--- start of Extract provided ---

Erky Perky is an animated television program on YTV developed by CCI Entertainment and Ambience Entertainment, with CGI animation by Australian Visual Effects company The LaB Sydney. It follows two bickering, dim-witted insects, Erky and Perky, who live at a hot dog stand before accidentally being taken to a house. They try to settle into the house, living with fellow house bugs, and hunting for food in a very clean kitchen.

Plot
Two bugs, the Scottish-accented Erky, and his friend, the cowardly and impressionable Perky, live an idyllic life on a downtown hot dog stand, a cornucopia of crumbs, relish and wieners. They live the high life until one day they are swept away in a take-out bag and end up in a sterile suburban kitchen with no food in sight. The two bickering, dim-witted and lazy bugs are forced to survive in the new and scary "Land of Kitchen". Every day, they are obsessed with finding food, and eventually finding their way home to "Hot Dog Stand". Their quests are almost always befouled by 'Mad' Margaret, the self-appointed ruler of Kitchen, and her 'sidekick' Cecil.

Characters 
Erquhart "Erky" Windsor (Jason Barr) is a Scottish-accented bug who normally takes Perky for granted and makes him try to get food in a dangerous scheme. He is blue with yellow spots. It was revealed in the episode "Perky vs. McBuggy Z" that he is a natural born rapper and dancer.

--- end of Extract provided ---
--- start of Material provided ---

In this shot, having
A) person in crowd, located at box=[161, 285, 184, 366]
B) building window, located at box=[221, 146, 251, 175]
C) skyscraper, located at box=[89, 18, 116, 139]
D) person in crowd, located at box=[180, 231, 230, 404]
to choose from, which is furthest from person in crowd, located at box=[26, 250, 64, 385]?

--- end of Material provided ---

*Task:*
Write out the passage of the Erky Perky text that begins with the words containing "Erky Perky is" and ends with "very clean kitchen.".

*Solution below:*
Erky Perky is an animated television program on YTV developed by CCI Entertainment and Ambience Entertainment, with CGI animation by Australian Visual Effects company The LaB Sydney. It follows two bickering, dim-witted insects, Erky and Perky, who live at a hot dog stand before accidentally being taken to a house. They try to settle into the house, living with fellow house bugs, and hunting for food in a very clean kitchen.